Todo lo que tenía que hacer era encontrar al teniente Kushida.
33
En el distrito daimio, una partida de soldados escoltaba un palanquín detenido frente a una puerta adornada con el emblema del doble cisne. Su comandante anunció:
– La esposa del sosakan-sama del sogún desea ver al caballero Miyagi.
– Os ruego que esperéis mientras informo al daimio de que tiene una visita -replicó uno de los guardias de los Miyagi.

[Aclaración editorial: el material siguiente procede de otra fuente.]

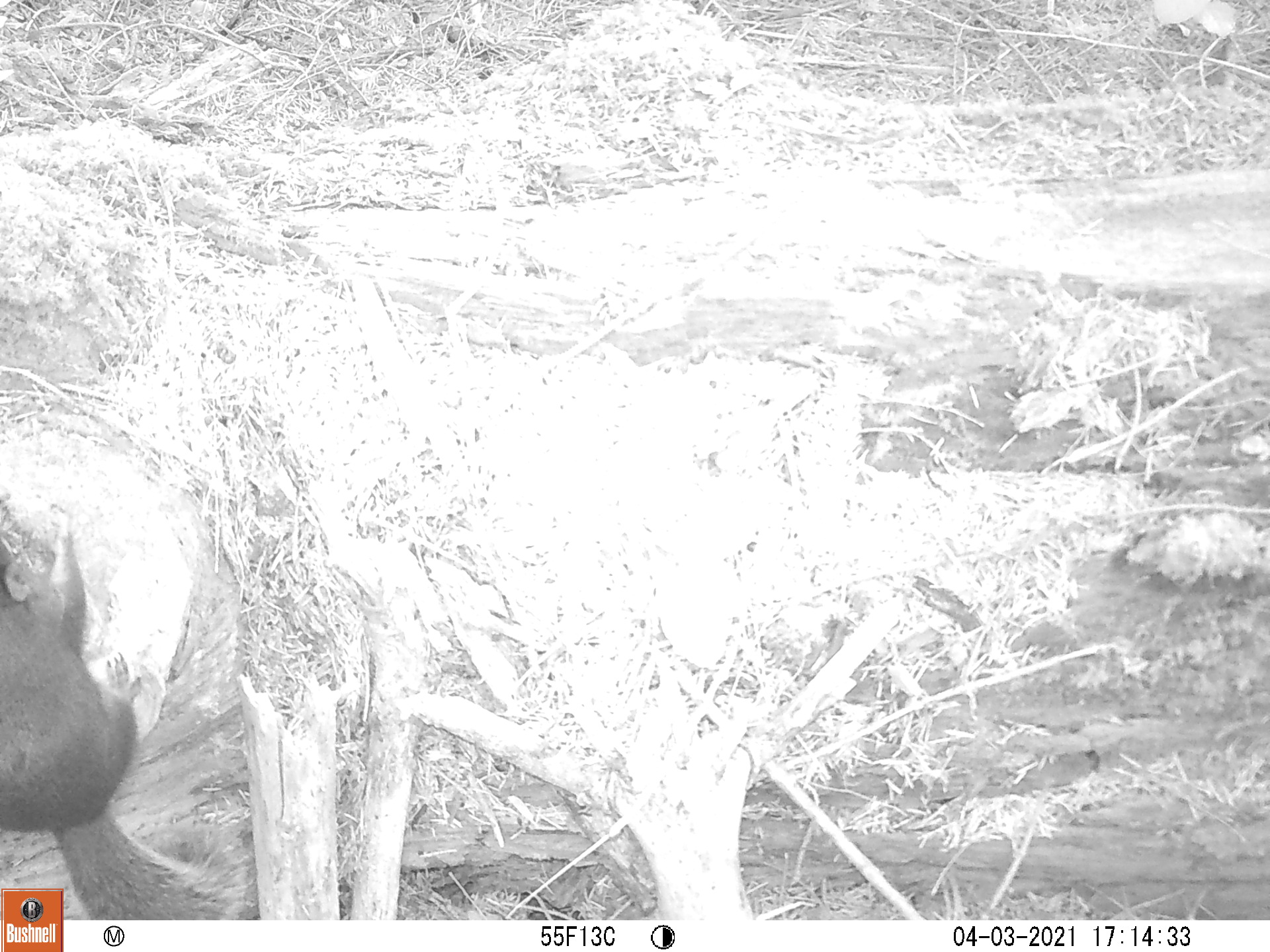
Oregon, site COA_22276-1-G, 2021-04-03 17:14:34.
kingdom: Animalia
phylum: Chordata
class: Mammalia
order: Rodentia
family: Sciuridae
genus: Tamiasciurus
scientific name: Tamiasciurus douglasii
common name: douglas squirrel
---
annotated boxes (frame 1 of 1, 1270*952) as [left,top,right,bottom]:
douglas squirrel: [0,489,265,887]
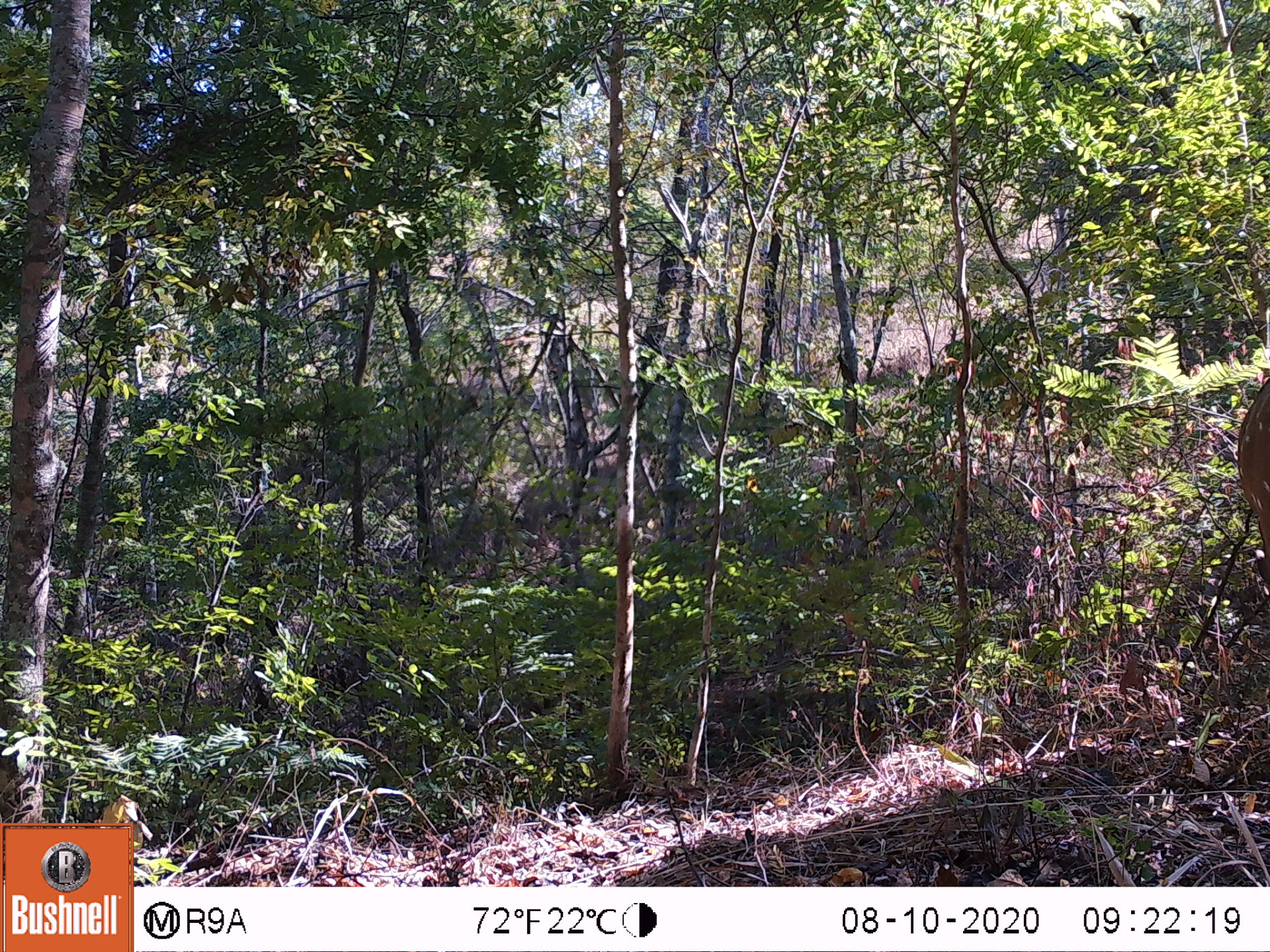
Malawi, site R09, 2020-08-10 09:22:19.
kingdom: Animalia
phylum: Chordata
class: Mammalia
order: Artiodactyla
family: Bovidae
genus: Tragelaphus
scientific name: Tragelaphus sylvaticus sylvaticus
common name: cape bushbuck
Cape bushbuck (Tragelaphus sylvaticus sylvaticus), count 1.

Dentro del palanquín, Reiko temblaba de alegre emoción. Su carrera de detective empezaba de verdad. A primera hora de la mañana había hablado con Eri, quien le había prometido acordar una cita con la dama Ichiteru para más tarde. En aquel momento llegaba su primera ocasión de medir su inteligencia con un sospechoso de asesinato. ¡Cómo deseaba que el caballero Miyagi fuese el asesino, para adjudicarse el triunfo de demostrarlo! Mientras esperaba, jugueteaba con una caja de dulces que había llevado como regalo de cortesía para los Miyagi. Las circunstancias le habían proporcionado la excusa perfecta para visitarlos. Podría sondear sus secretos oscuros, y el caballero Miyagi jamás sospecharía su auténtico propósito. Aunque Reiko trataba de calmarse y concentrarse en la tarea que tenía por delante, a sus labios no dejaba de asomar una sonrisa, y no sólo por haber alcanzado su sueño.